This application note discusses how to build a negative voltage reference without using external resistors or a negative supply by simply combining a simple charge-pump inverter and a positive output voltage reference.
Switched-capacitor charge-pumps, which occupy less space than do their inductor-based counterparts, are popular for providing inverted voltages in small hand-held equipment. Combining a switched-capacitor charge-pump with a precision reference, for example, yields an inverted reference from a positive power supply (Figure 1). Unlike the more typical combination of a positive 3-terminal reference and an op-amp inverter, this one delivers accurate inversions without the need for precision resistors and a negative supply.
Figure 1. A precision negative reference.
The charge-pump inverter (U2) delivers -5V by inverting the output of a 5V precision reference (U1). U1 accepts inputs between 5.2V and 12.5V. Replacing it with a 2.5V reference that accepts 2.7V to 12.5V, as in the MAX6125, produces a -2.5V output. This circuit is very compact. It needs only three surface-mount capacitors, and the ICs occupy tiny SOT23 packages.
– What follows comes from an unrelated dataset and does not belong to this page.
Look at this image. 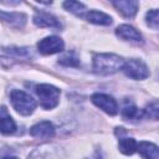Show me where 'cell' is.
I'll return each mask as SVG.
<instances>
[{"label": "cell", "instance_id": "obj_21", "mask_svg": "<svg viewBox=\"0 0 159 159\" xmlns=\"http://www.w3.org/2000/svg\"><path fill=\"white\" fill-rule=\"evenodd\" d=\"M7 52L16 55V56H29L30 55V51L27 48H9Z\"/></svg>", "mask_w": 159, "mask_h": 159}, {"label": "cell", "instance_id": "obj_16", "mask_svg": "<svg viewBox=\"0 0 159 159\" xmlns=\"http://www.w3.org/2000/svg\"><path fill=\"white\" fill-rule=\"evenodd\" d=\"M63 7L68 11H71L72 14L77 15V16H83V14L86 12V6L80 2V1H65L63 2Z\"/></svg>", "mask_w": 159, "mask_h": 159}, {"label": "cell", "instance_id": "obj_8", "mask_svg": "<svg viewBox=\"0 0 159 159\" xmlns=\"http://www.w3.org/2000/svg\"><path fill=\"white\" fill-rule=\"evenodd\" d=\"M116 34H117L118 37H120V39H123L125 41L142 42V35H140V32L135 27H133L130 25L124 24V25L118 26L117 30H116Z\"/></svg>", "mask_w": 159, "mask_h": 159}, {"label": "cell", "instance_id": "obj_7", "mask_svg": "<svg viewBox=\"0 0 159 159\" xmlns=\"http://www.w3.org/2000/svg\"><path fill=\"white\" fill-rule=\"evenodd\" d=\"M30 135L39 139H50L55 135V127L51 122H40L30 128Z\"/></svg>", "mask_w": 159, "mask_h": 159}, {"label": "cell", "instance_id": "obj_1", "mask_svg": "<svg viewBox=\"0 0 159 159\" xmlns=\"http://www.w3.org/2000/svg\"><path fill=\"white\" fill-rule=\"evenodd\" d=\"M124 60L114 53H97L93 56V70L99 75H111L122 70Z\"/></svg>", "mask_w": 159, "mask_h": 159}, {"label": "cell", "instance_id": "obj_14", "mask_svg": "<svg viewBox=\"0 0 159 159\" xmlns=\"http://www.w3.org/2000/svg\"><path fill=\"white\" fill-rule=\"evenodd\" d=\"M86 19L96 25H111L112 24V17L102 11H96L92 10L86 15Z\"/></svg>", "mask_w": 159, "mask_h": 159}, {"label": "cell", "instance_id": "obj_17", "mask_svg": "<svg viewBox=\"0 0 159 159\" xmlns=\"http://www.w3.org/2000/svg\"><path fill=\"white\" fill-rule=\"evenodd\" d=\"M122 116L125 119H135L139 117V109L134 104L128 103L122 108Z\"/></svg>", "mask_w": 159, "mask_h": 159}, {"label": "cell", "instance_id": "obj_15", "mask_svg": "<svg viewBox=\"0 0 159 159\" xmlns=\"http://www.w3.org/2000/svg\"><path fill=\"white\" fill-rule=\"evenodd\" d=\"M137 145H138V143L135 142L134 138H127V137L125 138H120L119 139V144H118L119 150L125 155L134 154L137 152Z\"/></svg>", "mask_w": 159, "mask_h": 159}, {"label": "cell", "instance_id": "obj_22", "mask_svg": "<svg viewBox=\"0 0 159 159\" xmlns=\"http://www.w3.org/2000/svg\"><path fill=\"white\" fill-rule=\"evenodd\" d=\"M1 159H19L17 157H4V158H1Z\"/></svg>", "mask_w": 159, "mask_h": 159}, {"label": "cell", "instance_id": "obj_20", "mask_svg": "<svg viewBox=\"0 0 159 159\" xmlns=\"http://www.w3.org/2000/svg\"><path fill=\"white\" fill-rule=\"evenodd\" d=\"M158 109H159L158 103H157V102H152V103H149V104L147 106V108L144 109V114H145L148 118H152V119L157 120V119H158Z\"/></svg>", "mask_w": 159, "mask_h": 159}, {"label": "cell", "instance_id": "obj_13", "mask_svg": "<svg viewBox=\"0 0 159 159\" xmlns=\"http://www.w3.org/2000/svg\"><path fill=\"white\" fill-rule=\"evenodd\" d=\"M137 150L144 159H158L159 158V150L158 147L149 142H140L137 145Z\"/></svg>", "mask_w": 159, "mask_h": 159}, {"label": "cell", "instance_id": "obj_11", "mask_svg": "<svg viewBox=\"0 0 159 159\" xmlns=\"http://www.w3.org/2000/svg\"><path fill=\"white\" fill-rule=\"evenodd\" d=\"M113 5L125 17H133L137 14V11H138V2L137 1L119 0V1H113Z\"/></svg>", "mask_w": 159, "mask_h": 159}, {"label": "cell", "instance_id": "obj_10", "mask_svg": "<svg viewBox=\"0 0 159 159\" xmlns=\"http://www.w3.org/2000/svg\"><path fill=\"white\" fill-rule=\"evenodd\" d=\"M0 20H2L4 22L9 24L10 26H15V27H22L27 20L26 15L22 12H5V11H0Z\"/></svg>", "mask_w": 159, "mask_h": 159}, {"label": "cell", "instance_id": "obj_6", "mask_svg": "<svg viewBox=\"0 0 159 159\" xmlns=\"http://www.w3.org/2000/svg\"><path fill=\"white\" fill-rule=\"evenodd\" d=\"M65 43L63 41L57 36H47L39 41L37 48L43 55H53L57 52L63 51Z\"/></svg>", "mask_w": 159, "mask_h": 159}, {"label": "cell", "instance_id": "obj_18", "mask_svg": "<svg viewBox=\"0 0 159 159\" xmlns=\"http://www.w3.org/2000/svg\"><path fill=\"white\" fill-rule=\"evenodd\" d=\"M147 24L154 29V30H158V26H159V12L157 9H153V10H149L147 12Z\"/></svg>", "mask_w": 159, "mask_h": 159}, {"label": "cell", "instance_id": "obj_3", "mask_svg": "<svg viewBox=\"0 0 159 159\" xmlns=\"http://www.w3.org/2000/svg\"><path fill=\"white\" fill-rule=\"evenodd\" d=\"M36 93L40 98L41 106L45 109H52L58 104L60 99V89L52 84L42 83L36 87Z\"/></svg>", "mask_w": 159, "mask_h": 159}, {"label": "cell", "instance_id": "obj_19", "mask_svg": "<svg viewBox=\"0 0 159 159\" xmlns=\"http://www.w3.org/2000/svg\"><path fill=\"white\" fill-rule=\"evenodd\" d=\"M58 63L63 65V66H71V67H76L80 65V60L77 57H75L73 55H66L61 58H58Z\"/></svg>", "mask_w": 159, "mask_h": 159}, {"label": "cell", "instance_id": "obj_9", "mask_svg": "<svg viewBox=\"0 0 159 159\" xmlns=\"http://www.w3.org/2000/svg\"><path fill=\"white\" fill-rule=\"evenodd\" d=\"M34 22L39 27H51V29H61L60 21L50 14L46 12H39L34 16Z\"/></svg>", "mask_w": 159, "mask_h": 159}, {"label": "cell", "instance_id": "obj_4", "mask_svg": "<svg viewBox=\"0 0 159 159\" xmlns=\"http://www.w3.org/2000/svg\"><path fill=\"white\" fill-rule=\"evenodd\" d=\"M122 70L124 71L125 76L133 80H145L149 76V70L147 65L143 61L137 60V58L128 60L127 62L124 61Z\"/></svg>", "mask_w": 159, "mask_h": 159}, {"label": "cell", "instance_id": "obj_2", "mask_svg": "<svg viewBox=\"0 0 159 159\" xmlns=\"http://www.w3.org/2000/svg\"><path fill=\"white\" fill-rule=\"evenodd\" d=\"M10 101L16 109L22 116H30L36 108V101L26 92L20 89H14L10 93Z\"/></svg>", "mask_w": 159, "mask_h": 159}, {"label": "cell", "instance_id": "obj_5", "mask_svg": "<svg viewBox=\"0 0 159 159\" xmlns=\"http://www.w3.org/2000/svg\"><path fill=\"white\" fill-rule=\"evenodd\" d=\"M94 106H97L99 109L106 112L109 116H116L118 113V106L113 97L106 94V93H94L91 97Z\"/></svg>", "mask_w": 159, "mask_h": 159}, {"label": "cell", "instance_id": "obj_12", "mask_svg": "<svg viewBox=\"0 0 159 159\" xmlns=\"http://www.w3.org/2000/svg\"><path fill=\"white\" fill-rule=\"evenodd\" d=\"M16 129V124L14 119L9 116L7 111L1 107L0 108V132L4 134H11Z\"/></svg>", "mask_w": 159, "mask_h": 159}]
</instances>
Output-voltage accuracy depends partly on the initial accuracy of U1. The MAX6150/MAX6125 devices, for example, offer 1% accuracy. To this you must add the error due to the circuit's output voltage drop, which is less than 2mV for 90µA of load current (Figure 2).
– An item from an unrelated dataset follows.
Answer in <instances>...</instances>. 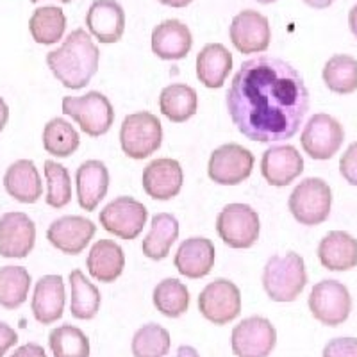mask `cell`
I'll return each instance as SVG.
<instances>
[{"label":"cell","mask_w":357,"mask_h":357,"mask_svg":"<svg viewBox=\"0 0 357 357\" xmlns=\"http://www.w3.org/2000/svg\"><path fill=\"white\" fill-rule=\"evenodd\" d=\"M31 2H33V4H38L40 0H31ZM61 2H66V4H68V2H72V0H61Z\"/></svg>","instance_id":"49"},{"label":"cell","mask_w":357,"mask_h":357,"mask_svg":"<svg viewBox=\"0 0 357 357\" xmlns=\"http://www.w3.org/2000/svg\"><path fill=\"white\" fill-rule=\"evenodd\" d=\"M162 143V127L159 118L149 111L127 114L120 127V145L127 158L142 159L151 158L159 151Z\"/></svg>","instance_id":"4"},{"label":"cell","mask_w":357,"mask_h":357,"mask_svg":"<svg viewBox=\"0 0 357 357\" xmlns=\"http://www.w3.org/2000/svg\"><path fill=\"white\" fill-rule=\"evenodd\" d=\"M175 357H200V356H199V352L193 349V347L181 345L177 349V354H175Z\"/></svg>","instance_id":"47"},{"label":"cell","mask_w":357,"mask_h":357,"mask_svg":"<svg viewBox=\"0 0 357 357\" xmlns=\"http://www.w3.org/2000/svg\"><path fill=\"white\" fill-rule=\"evenodd\" d=\"M340 174L347 183L357 186V142H354L341 155Z\"/></svg>","instance_id":"40"},{"label":"cell","mask_w":357,"mask_h":357,"mask_svg":"<svg viewBox=\"0 0 357 357\" xmlns=\"http://www.w3.org/2000/svg\"><path fill=\"white\" fill-rule=\"evenodd\" d=\"M307 305L312 317L320 324L337 327L349 320L352 312V296L343 282L325 279L312 286Z\"/></svg>","instance_id":"7"},{"label":"cell","mask_w":357,"mask_h":357,"mask_svg":"<svg viewBox=\"0 0 357 357\" xmlns=\"http://www.w3.org/2000/svg\"><path fill=\"white\" fill-rule=\"evenodd\" d=\"M66 305L65 280L61 275H43L38 279L33 293V314L40 324L50 325L61 320Z\"/></svg>","instance_id":"21"},{"label":"cell","mask_w":357,"mask_h":357,"mask_svg":"<svg viewBox=\"0 0 357 357\" xmlns=\"http://www.w3.org/2000/svg\"><path fill=\"white\" fill-rule=\"evenodd\" d=\"M86 266L93 279L100 282H114L126 268L123 248L113 240H98L89 250Z\"/></svg>","instance_id":"26"},{"label":"cell","mask_w":357,"mask_h":357,"mask_svg":"<svg viewBox=\"0 0 357 357\" xmlns=\"http://www.w3.org/2000/svg\"><path fill=\"white\" fill-rule=\"evenodd\" d=\"M29 31L33 40L40 45H54L61 41L66 33L65 11L56 6L38 8L29 20Z\"/></svg>","instance_id":"30"},{"label":"cell","mask_w":357,"mask_h":357,"mask_svg":"<svg viewBox=\"0 0 357 357\" xmlns=\"http://www.w3.org/2000/svg\"><path fill=\"white\" fill-rule=\"evenodd\" d=\"M199 309L202 317L215 325H227L240 317V288L229 279H216L199 295Z\"/></svg>","instance_id":"11"},{"label":"cell","mask_w":357,"mask_h":357,"mask_svg":"<svg viewBox=\"0 0 357 357\" xmlns=\"http://www.w3.org/2000/svg\"><path fill=\"white\" fill-rule=\"evenodd\" d=\"M227 111L245 138L275 143L293 138L309 111V89L293 65L273 56L241 63L227 89Z\"/></svg>","instance_id":"1"},{"label":"cell","mask_w":357,"mask_h":357,"mask_svg":"<svg viewBox=\"0 0 357 357\" xmlns=\"http://www.w3.org/2000/svg\"><path fill=\"white\" fill-rule=\"evenodd\" d=\"M256 2H259V4H273L277 0H256Z\"/></svg>","instance_id":"48"},{"label":"cell","mask_w":357,"mask_h":357,"mask_svg":"<svg viewBox=\"0 0 357 357\" xmlns=\"http://www.w3.org/2000/svg\"><path fill=\"white\" fill-rule=\"evenodd\" d=\"M184 174L175 159H154L143 170V190L154 200H170L181 193Z\"/></svg>","instance_id":"18"},{"label":"cell","mask_w":357,"mask_h":357,"mask_svg":"<svg viewBox=\"0 0 357 357\" xmlns=\"http://www.w3.org/2000/svg\"><path fill=\"white\" fill-rule=\"evenodd\" d=\"M97 227L88 218L77 215H68L57 218L47 229V240L57 250L65 252L68 256H77L93 240Z\"/></svg>","instance_id":"16"},{"label":"cell","mask_w":357,"mask_h":357,"mask_svg":"<svg viewBox=\"0 0 357 357\" xmlns=\"http://www.w3.org/2000/svg\"><path fill=\"white\" fill-rule=\"evenodd\" d=\"M4 188L15 200L22 204H34L43 193L40 172L31 159H18L4 174Z\"/></svg>","instance_id":"25"},{"label":"cell","mask_w":357,"mask_h":357,"mask_svg":"<svg viewBox=\"0 0 357 357\" xmlns=\"http://www.w3.org/2000/svg\"><path fill=\"white\" fill-rule=\"evenodd\" d=\"M307 284V272L301 254L286 252L266 261L263 268V288L273 302H293Z\"/></svg>","instance_id":"3"},{"label":"cell","mask_w":357,"mask_h":357,"mask_svg":"<svg viewBox=\"0 0 357 357\" xmlns=\"http://www.w3.org/2000/svg\"><path fill=\"white\" fill-rule=\"evenodd\" d=\"M345 139V130L336 118L331 114H312L302 130L301 143L305 154L317 161L334 158Z\"/></svg>","instance_id":"9"},{"label":"cell","mask_w":357,"mask_h":357,"mask_svg":"<svg viewBox=\"0 0 357 357\" xmlns=\"http://www.w3.org/2000/svg\"><path fill=\"white\" fill-rule=\"evenodd\" d=\"M54 357H89V340L75 325H59L49 334Z\"/></svg>","instance_id":"37"},{"label":"cell","mask_w":357,"mask_h":357,"mask_svg":"<svg viewBox=\"0 0 357 357\" xmlns=\"http://www.w3.org/2000/svg\"><path fill=\"white\" fill-rule=\"evenodd\" d=\"M321 79L333 93H354L357 89V61L349 54H336L325 63Z\"/></svg>","instance_id":"32"},{"label":"cell","mask_w":357,"mask_h":357,"mask_svg":"<svg viewBox=\"0 0 357 357\" xmlns=\"http://www.w3.org/2000/svg\"><path fill=\"white\" fill-rule=\"evenodd\" d=\"M277 345V331L263 317H248L236 325L231 347L238 357H268Z\"/></svg>","instance_id":"13"},{"label":"cell","mask_w":357,"mask_h":357,"mask_svg":"<svg viewBox=\"0 0 357 357\" xmlns=\"http://www.w3.org/2000/svg\"><path fill=\"white\" fill-rule=\"evenodd\" d=\"M158 2H161L162 6H168V8L183 9V8H188L193 0H158Z\"/></svg>","instance_id":"45"},{"label":"cell","mask_w":357,"mask_h":357,"mask_svg":"<svg viewBox=\"0 0 357 357\" xmlns=\"http://www.w3.org/2000/svg\"><path fill=\"white\" fill-rule=\"evenodd\" d=\"M231 70L232 54L222 43L206 45L197 56V77L206 88H222Z\"/></svg>","instance_id":"27"},{"label":"cell","mask_w":357,"mask_h":357,"mask_svg":"<svg viewBox=\"0 0 357 357\" xmlns=\"http://www.w3.org/2000/svg\"><path fill=\"white\" fill-rule=\"evenodd\" d=\"M170 333L159 324H145L132 336L134 357H165L170 352Z\"/></svg>","instance_id":"36"},{"label":"cell","mask_w":357,"mask_h":357,"mask_svg":"<svg viewBox=\"0 0 357 357\" xmlns=\"http://www.w3.org/2000/svg\"><path fill=\"white\" fill-rule=\"evenodd\" d=\"M318 259L331 272H347L357 266V240L345 231H331L318 245Z\"/></svg>","instance_id":"24"},{"label":"cell","mask_w":357,"mask_h":357,"mask_svg":"<svg viewBox=\"0 0 357 357\" xmlns=\"http://www.w3.org/2000/svg\"><path fill=\"white\" fill-rule=\"evenodd\" d=\"M178 238V222L170 213H159L152 218L149 234L142 243V250L149 259L161 261L168 256Z\"/></svg>","instance_id":"28"},{"label":"cell","mask_w":357,"mask_h":357,"mask_svg":"<svg viewBox=\"0 0 357 357\" xmlns=\"http://www.w3.org/2000/svg\"><path fill=\"white\" fill-rule=\"evenodd\" d=\"M31 288V275L24 266L0 268V305L6 309H18Z\"/></svg>","instance_id":"35"},{"label":"cell","mask_w":357,"mask_h":357,"mask_svg":"<svg viewBox=\"0 0 357 357\" xmlns=\"http://www.w3.org/2000/svg\"><path fill=\"white\" fill-rule=\"evenodd\" d=\"M36 243V225L25 213L11 211L0 218V256L24 259Z\"/></svg>","instance_id":"14"},{"label":"cell","mask_w":357,"mask_h":357,"mask_svg":"<svg viewBox=\"0 0 357 357\" xmlns=\"http://www.w3.org/2000/svg\"><path fill=\"white\" fill-rule=\"evenodd\" d=\"M191 45H193V36H191L190 27L175 18L161 22L152 31V52L165 61L184 59L190 54Z\"/></svg>","instance_id":"20"},{"label":"cell","mask_w":357,"mask_h":357,"mask_svg":"<svg viewBox=\"0 0 357 357\" xmlns=\"http://www.w3.org/2000/svg\"><path fill=\"white\" fill-rule=\"evenodd\" d=\"M81 145V136L75 127L65 118H52L43 129V146L56 158H68L75 154Z\"/></svg>","instance_id":"33"},{"label":"cell","mask_w":357,"mask_h":357,"mask_svg":"<svg viewBox=\"0 0 357 357\" xmlns=\"http://www.w3.org/2000/svg\"><path fill=\"white\" fill-rule=\"evenodd\" d=\"M63 113L91 138L104 136L114 122L113 104L100 91H89L81 97L63 98Z\"/></svg>","instance_id":"5"},{"label":"cell","mask_w":357,"mask_h":357,"mask_svg":"<svg viewBox=\"0 0 357 357\" xmlns=\"http://www.w3.org/2000/svg\"><path fill=\"white\" fill-rule=\"evenodd\" d=\"M100 50L84 29H75L59 49L47 54V66L68 89H81L91 82L98 70Z\"/></svg>","instance_id":"2"},{"label":"cell","mask_w":357,"mask_h":357,"mask_svg":"<svg viewBox=\"0 0 357 357\" xmlns=\"http://www.w3.org/2000/svg\"><path fill=\"white\" fill-rule=\"evenodd\" d=\"M86 25L100 43H116L126 31V13L116 0H95L86 15Z\"/></svg>","instance_id":"19"},{"label":"cell","mask_w":357,"mask_h":357,"mask_svg":"<svg viewBox=\"0 0 357 357\" xmlns=\"http://www.w3.org/2000/svg\"><path fill=\"white\" fill-rule=\"evenodd\" d=\"M302 172L304 159L293 145L270 146L261 158V174L270 186H289Z\"/></svg>","instance_id":"17"},{"label":"cell","mask_w":357,"mask_h":357,"mask_svg":"<svg viewBox=\"0 0 357 357\" xmlns=\"http://www.w3.org/2000/svg\"><path fill=\"white\" fill-rule=\"evenodd\" d=\"M70 288H72V317L77 320H93L100 309V291L95 284L86 279L81 270H72L70 273Z\"/></svg>","instance_id":"31"},{"label":"cell","mask_w":357,"mask_h":357,"mask_svg":"<svg viewBox=\"0 0 357 357\" xmlns=\"http://www.w3.org/2000/svg\"><path fill=\"white\" fill-rule=\"evenodd\" d=\"M77 200L84 211H95V207L106 199L109 190V170L98 159L82 162L75 174Z\"/></svg>","instance_id":"23"},{"label":"cell","mask_w":357,"mask_h":357,"mask_svg":"<svg viewBox=\"0 0 357 357\" xmlns=\"http://www.w3.org/2000/svg\"><path fill=\"white\" fill-rule=\"evenodd\" d=\"M18 343V334L17 331L9 327L8 324L0 321V357H4L11 347H15Z\"/></svg>","instance_id":"41"},{"label":"cell","mask_w":357,"mask_h":357,"mask_svg":"<svg viewBox=\"0 0 357 357\" xmlns=\"http://www.w3.org/2000/svg\"><path fill=\"white\" fill-rule=\"evenodd\" d=\"M45 178H47V204L54 209H61L72 200V178L68 170L56 161H45Z\"/></svg>","instance_id":"38"},{"label":"cell","mask_w":357,"mask_h":357,"mask_svg":"<svg viewBox=\"0 0 357 357\" xmlns=\"http://www.w3.org/2000/svg\"><path fill=\"white\" fill-rule=\"evenodd\" d=\"M11 357H47V352L43 350V347L36 345V343H27L15 350Z\"/></svg>","instance_id":"42"},{"label":"cell","mask_w":357,"mask_h":357,"mask_svg":"<svg viewBox=\"0 0 357 357\" xmlns=\"http://www.w3.org/2000/svg\"><path fill=\"white\" fill-rule=\"evenodd\" d=\"M333 191L324 178L309 177L296 184L288 200L289 213L302 225H320L331 215Z\"/></svg>","instance_id":"6"},{"label":"cell","mask_w":357,"mask_h":357,"mask_svg":"<svg viewBox=\"0 0 357 357\" xmlns=\"http://www.w3.org/2000/svg\"><path fill=\"white\" fill-rule=\"evenodd\" d=\"M155 309L168 318H178L190 307V291L178 279L161 280L152 295Z\"/></svg>","instance_id":"34"},{"label":"cell","mask_w":357,"mask_h":357,"mask_svg":"<svg viewBox=\"0 0 357 357\" xmlns=\"http://www.w3.org/2000/svg\"><path fill=\"white\" fill-rule=\"evenodd\" d=\"M259 215L248 204H229L216 218V232L227 247L250 248L259 238Z\"/></svg>","instance_id":"8"},{"label":"cell","mask_w":357,"mask_h":357,"mask_svg":"<svg viewBox=\"0 0 357 357\" xmlns=\"http://www.w3.org/2000/svg\"><path fill=\"white\" fill-rule=\"evenodd\" d=\"M8 120H9V107H8V104H6L4 98L0 97V132L4 130Z\"/></svg>","instance_id":"44"},{"label":"cell","mask_w":357,"mask_h":357,"mask_svg":"<svg viewBox=\"0 0 357 357\" xmlns=\"http://www.w3.org/2000/svg\"><path fill=\"white\" fill-rule=\"evenodd\" d=\"M349 27H350V33H352L357 40V2L354 4V8L350 9L349 13Z\"/></svg>","instance_id":"46"},{"label":"cell","mask_w":357,"mask_h":357,"mask_svg":"<svg viewBox=\"0 0 357 357\" xmlns=\"http://www.w3.org/2000/svg\"><path fill=\"white\" fill-rule=\"evenodd\" d=\"M177 272L186 279H202L209 275L215 264V243L209 238H188L181 243L174 257Z\"/></svg>","instance_id":"22"},{"label":"cell","mask_w":357,"mask_h":357,"mask_svg":"<svg viewBox=\"0 0 357 357\" xmlns=\"http://www.w3.org/2000/svg\"><path fill=\"white\" fill-rule=\"evenodd\" d=\"M321 357H357V337H333L325 345Z\"/></svg>","instance_id":"39"},{"label":"cell","mask_w":357,"mask_h":357,"mask_svg":"<svg viewBox=\"0 0 357 357\" xmlns=\"http://www.w3.org/2000/svg\"><path fill=\"white\" fill-rule=\"evenodd\" d=\"M146 218H149L146 207L132 197H118L107 204L98 215L102 227L109 234L127 241L142 234Z\"/></svg>","instance_id":"12"},{"label":"cell","mask_w":357,"mask_h":357,"mask_svg":"<svg viewBox=\"0 0 357 357\" xmlns=\"http://www.w3.org/2000/svg\"><path fill=\"white\" fill-rule=\"evenodd\" d=\"M305 6L312 9H327L336 2V0H302Z\"/></svg>","instance_id":"43"},{"label":"cell","mask_w":357,"mask_h":357,"mask_svg":"<svg viewBox=\"0 0 357 357\" xmlns=\"http://www.w3.org/2000/svg\"><path fill=\"white\" fill-rule=\"evenodd\" d=\"M254 154L238 143H225L213 151L207 165V175L213 183L222 186H236L243 183L254 170Z\"/></svg>","instance_id":"10"},{"label":"cell","mask_w":357,"mask_h":357,"mask_svg":"<svg viewBox=\"0 0 357 357\" xmlns=\"http://www.w3.org/2000/svg\"><path fill=\"white\" fill-rule=\"evenodd\" d=\"M229 36L238 52L254 54L264 52L270 47L272 31L264 15L254 9H245L232 18Z\"/></svg>","instance_id":"15"},{"label":"cell","mask_w":357,"mask_h":357,"mask_svg":"<svg viewBox=\"0 0 357 357\" xmlns=\"http://www.w3.org/2000/svg\"><path fill=\"white\" fill-rule=\"evenodd\" d=\"M197 91L183 82L167 86L159 95V109L162 116H167L174 123L188 122L197 113Z\"/></svg>","instance_id":"29"}]
</instances>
Figure 2. The load-regulation error of the circuit's output.
For a -2.5V output, the circuit draws low quiescent currents that range from 86µA for a 2.7V input to 105µA for a 12.5V input. For -5V outputs, the circuit draws 127µA for 5.2V inputs and 140µA for 12.5V inputs (Figure 3).
Figure 3. The circuit's supply current as a function of load current.
A similar version of this article appeared in the June 10, 1999 issue of EDN magazine.